• _EXERCISE TEXT_:
┏━━
Gorgodon Temporal range: Early Permian

Scientific classification
- Kingdom: Animalia
- Phylum: Chordata
- Clade: Synapsida
- Clade: incertae sedis
- Genus: †Gorgodon Olson, 1962
- Type species: †Gorgodon minutus Olson, 1962

= Gorgodon =

Extinct genus of synapsids

Gorgodon is an extinct genus of basal synapsids. The genus is monotypic, known only from the type species Gorgodon minutus from the Early Permian of the southwestern United States. The only known remains of Gorgodon are two fossils consisting of fragments of the skull. Gorgodon was described and named by paleontologist Everett C. Olson in 1962 from the San Angelo Formation in Knox County, Texas. Based on what is known of Gorgodon—the squamosal, quadrate, and pterygoid bones of the back of the skull, the maxilla and premaxilla bones that make up the front of the skull, and several teeth—Gorgodon had a relatively large temporal fenestra and a pair large, conical caniniform teeth at the front of the jaw. Other distinguishing features of Gorgodon include the fused connection between the quadrate and squamosal bones and a long transverse process of the pterygoid (a projection extending from the pterygoid bone on the underside of the skull).

Olson classified Gorgodon as a very early therapsid because it had a heterodont dentition and large temporal fenestra not seen in the most basal synapsids but present in therapsids. He placed it in the family Phthinosuchidae because its teeth seemed similar to those of Phthinosaurus, an enigmatic therapsid from the Middle Permian of Russia that is most likely a dinocephalian. However, the only known teeth of Phthinosaurus are from its lower jaw and the known teeth of Gorgodon are from its upper jaw. Olson reasoned that the shape of the teeth of Gorgodon match what would be expected for the upper teeth of Phthinosaurus even though there are no homologous features between the two taxa that would support such a relationship. Olson thought that Gorgodon was more primitive than Phthinosaurus, and that both were ancestors of a group of therapsids called gorgonopsids.

Sidor and Hopson (1995) proposed that Gorgodon and several other early therapsids that Olson described from the San Angelo Formation were instead the crushed remains of sphenacodontids. Sphenacodontids are a group of non-therapsid synapsids that were common in what is now the southwestern United States during the Early Permian. Although Gorgodon is most likely a non-therapsid synapsid, its relationship to other synapsids has not been assessed due to its lack of distinguishing anatomical features.
┗━━
• _EXERCISE TASKS_:
**1.** Swap "crushed remains" for "flattened remains" and reproduce the Gorgodon text from "Sidor and Hopson" up to and including "distinguishing anatomical features.".
**2.** According to the Gorgodon text, which paleontologist described and named Gorgodon, and in what year?
The listing after this point is separate material, unrelated to the Gorgodon text.

• _RECORDED DATA_:
┏━━
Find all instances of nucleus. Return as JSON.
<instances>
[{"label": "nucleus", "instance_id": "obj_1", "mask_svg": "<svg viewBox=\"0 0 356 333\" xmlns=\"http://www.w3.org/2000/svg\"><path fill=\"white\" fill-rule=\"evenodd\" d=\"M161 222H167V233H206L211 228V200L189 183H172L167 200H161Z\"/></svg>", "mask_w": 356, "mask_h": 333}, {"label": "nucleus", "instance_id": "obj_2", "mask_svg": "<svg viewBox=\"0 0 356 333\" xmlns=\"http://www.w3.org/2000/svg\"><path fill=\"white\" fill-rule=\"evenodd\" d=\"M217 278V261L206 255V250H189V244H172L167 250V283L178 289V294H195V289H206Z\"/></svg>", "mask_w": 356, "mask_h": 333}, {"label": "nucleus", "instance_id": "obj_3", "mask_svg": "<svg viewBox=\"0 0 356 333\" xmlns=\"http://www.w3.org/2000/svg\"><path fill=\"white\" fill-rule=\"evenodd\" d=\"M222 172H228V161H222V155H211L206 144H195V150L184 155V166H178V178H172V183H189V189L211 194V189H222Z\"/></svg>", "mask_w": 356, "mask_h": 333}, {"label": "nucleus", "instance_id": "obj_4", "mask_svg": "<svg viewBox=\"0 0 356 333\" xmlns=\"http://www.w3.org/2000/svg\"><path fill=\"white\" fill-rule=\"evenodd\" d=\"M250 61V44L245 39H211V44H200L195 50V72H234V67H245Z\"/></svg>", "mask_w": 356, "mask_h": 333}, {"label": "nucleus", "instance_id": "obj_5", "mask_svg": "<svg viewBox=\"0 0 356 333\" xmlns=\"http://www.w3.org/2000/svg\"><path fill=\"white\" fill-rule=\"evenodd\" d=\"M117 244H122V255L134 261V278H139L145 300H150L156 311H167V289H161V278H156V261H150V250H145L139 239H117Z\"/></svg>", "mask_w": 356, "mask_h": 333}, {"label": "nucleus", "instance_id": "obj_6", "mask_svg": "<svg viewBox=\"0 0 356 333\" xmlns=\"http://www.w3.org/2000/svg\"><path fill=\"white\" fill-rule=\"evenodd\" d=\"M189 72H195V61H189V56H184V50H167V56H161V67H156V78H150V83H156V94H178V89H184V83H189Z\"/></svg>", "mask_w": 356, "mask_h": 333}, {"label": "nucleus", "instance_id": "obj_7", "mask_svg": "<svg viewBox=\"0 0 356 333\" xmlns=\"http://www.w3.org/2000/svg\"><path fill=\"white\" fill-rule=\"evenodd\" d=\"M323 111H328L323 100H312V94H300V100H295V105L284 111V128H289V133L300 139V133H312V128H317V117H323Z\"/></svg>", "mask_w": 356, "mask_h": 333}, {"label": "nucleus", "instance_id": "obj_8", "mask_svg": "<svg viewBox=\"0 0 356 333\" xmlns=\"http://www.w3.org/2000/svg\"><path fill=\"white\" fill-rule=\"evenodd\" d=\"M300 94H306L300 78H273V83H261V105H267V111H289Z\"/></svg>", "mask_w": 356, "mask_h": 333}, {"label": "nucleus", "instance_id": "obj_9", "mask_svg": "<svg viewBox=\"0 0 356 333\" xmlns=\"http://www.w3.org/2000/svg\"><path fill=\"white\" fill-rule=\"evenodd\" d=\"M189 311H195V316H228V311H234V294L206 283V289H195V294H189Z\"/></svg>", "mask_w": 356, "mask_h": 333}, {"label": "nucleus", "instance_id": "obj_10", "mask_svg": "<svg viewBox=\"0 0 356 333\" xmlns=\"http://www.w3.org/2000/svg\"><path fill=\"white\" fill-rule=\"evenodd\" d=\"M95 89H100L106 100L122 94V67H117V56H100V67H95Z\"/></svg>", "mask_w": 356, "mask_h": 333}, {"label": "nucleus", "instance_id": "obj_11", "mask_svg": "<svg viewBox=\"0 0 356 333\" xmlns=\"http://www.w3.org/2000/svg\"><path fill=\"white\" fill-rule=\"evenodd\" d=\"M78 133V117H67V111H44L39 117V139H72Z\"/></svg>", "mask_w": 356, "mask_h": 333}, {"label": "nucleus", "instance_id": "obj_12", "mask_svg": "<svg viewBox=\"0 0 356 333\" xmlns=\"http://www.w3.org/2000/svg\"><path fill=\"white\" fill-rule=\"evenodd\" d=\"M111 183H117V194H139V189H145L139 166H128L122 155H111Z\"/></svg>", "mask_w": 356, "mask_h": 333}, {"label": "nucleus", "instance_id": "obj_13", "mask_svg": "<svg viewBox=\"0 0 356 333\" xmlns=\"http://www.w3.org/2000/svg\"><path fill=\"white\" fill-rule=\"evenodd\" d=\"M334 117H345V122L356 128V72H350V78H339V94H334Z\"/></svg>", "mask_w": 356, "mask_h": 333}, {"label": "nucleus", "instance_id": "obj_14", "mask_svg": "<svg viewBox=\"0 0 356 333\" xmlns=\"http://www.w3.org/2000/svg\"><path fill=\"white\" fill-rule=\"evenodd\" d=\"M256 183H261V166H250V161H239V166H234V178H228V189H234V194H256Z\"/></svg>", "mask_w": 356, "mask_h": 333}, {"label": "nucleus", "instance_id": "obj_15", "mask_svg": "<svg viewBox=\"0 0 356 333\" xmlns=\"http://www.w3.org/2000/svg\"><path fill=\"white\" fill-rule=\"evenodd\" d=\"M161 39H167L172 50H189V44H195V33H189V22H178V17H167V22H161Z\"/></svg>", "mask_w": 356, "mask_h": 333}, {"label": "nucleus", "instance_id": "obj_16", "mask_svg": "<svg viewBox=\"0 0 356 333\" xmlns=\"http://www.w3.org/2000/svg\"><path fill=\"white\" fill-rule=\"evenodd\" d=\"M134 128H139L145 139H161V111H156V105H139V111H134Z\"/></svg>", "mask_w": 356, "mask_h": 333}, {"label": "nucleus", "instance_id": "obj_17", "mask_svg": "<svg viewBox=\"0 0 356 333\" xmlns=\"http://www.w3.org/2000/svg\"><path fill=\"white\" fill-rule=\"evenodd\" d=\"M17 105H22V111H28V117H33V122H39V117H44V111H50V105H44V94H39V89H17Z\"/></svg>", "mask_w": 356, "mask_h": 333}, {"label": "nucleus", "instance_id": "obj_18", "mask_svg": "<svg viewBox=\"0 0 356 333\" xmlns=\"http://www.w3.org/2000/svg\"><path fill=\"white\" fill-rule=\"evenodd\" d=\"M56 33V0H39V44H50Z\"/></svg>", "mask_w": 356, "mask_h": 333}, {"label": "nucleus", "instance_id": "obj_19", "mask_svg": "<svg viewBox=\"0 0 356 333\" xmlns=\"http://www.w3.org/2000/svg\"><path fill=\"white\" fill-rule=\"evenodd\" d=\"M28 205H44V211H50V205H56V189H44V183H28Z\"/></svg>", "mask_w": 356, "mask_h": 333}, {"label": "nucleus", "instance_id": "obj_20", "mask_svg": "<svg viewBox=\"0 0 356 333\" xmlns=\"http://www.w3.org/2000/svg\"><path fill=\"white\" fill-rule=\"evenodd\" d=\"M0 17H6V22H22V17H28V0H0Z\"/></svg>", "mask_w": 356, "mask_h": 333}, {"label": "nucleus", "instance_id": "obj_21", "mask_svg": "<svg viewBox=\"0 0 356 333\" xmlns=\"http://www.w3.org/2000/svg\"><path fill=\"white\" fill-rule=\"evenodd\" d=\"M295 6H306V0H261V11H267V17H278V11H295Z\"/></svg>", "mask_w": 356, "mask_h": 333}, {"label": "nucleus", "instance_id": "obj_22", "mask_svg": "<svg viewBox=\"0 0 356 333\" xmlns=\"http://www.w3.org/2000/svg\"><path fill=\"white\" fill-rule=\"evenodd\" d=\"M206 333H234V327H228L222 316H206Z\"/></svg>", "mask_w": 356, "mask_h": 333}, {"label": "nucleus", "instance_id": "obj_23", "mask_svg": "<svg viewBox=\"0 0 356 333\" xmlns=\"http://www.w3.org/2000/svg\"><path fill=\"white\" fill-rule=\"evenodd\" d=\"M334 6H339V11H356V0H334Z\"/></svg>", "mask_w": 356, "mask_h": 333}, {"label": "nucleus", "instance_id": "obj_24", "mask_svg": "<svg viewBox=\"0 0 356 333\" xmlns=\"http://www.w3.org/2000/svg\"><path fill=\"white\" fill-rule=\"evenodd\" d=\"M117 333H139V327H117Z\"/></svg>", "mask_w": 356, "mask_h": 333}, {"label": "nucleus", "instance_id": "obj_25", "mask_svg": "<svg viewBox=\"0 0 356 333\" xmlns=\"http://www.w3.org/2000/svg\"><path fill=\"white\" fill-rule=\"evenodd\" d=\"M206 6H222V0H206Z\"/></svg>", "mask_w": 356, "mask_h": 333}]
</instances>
┗━━
• _EXPECTED RESPONSES_:
**1.**
Sidor and Hopson (1995) proposed that Gorgodon and several other early therapsids that Olson described from the San Angelo Formation were instead the flattened remains of sphenacodontids. Sphenacodontids are a group of non-therapsid synapsids that were common in what is now the southwestern United States during the Early Permian. Although Gorgodon is most likely a non-therapsid synapsid, its relationship to other synapsids has not been assessed due to its lack of distinguishing anatomical features.

**2.** Everett C. Olson, in 1962.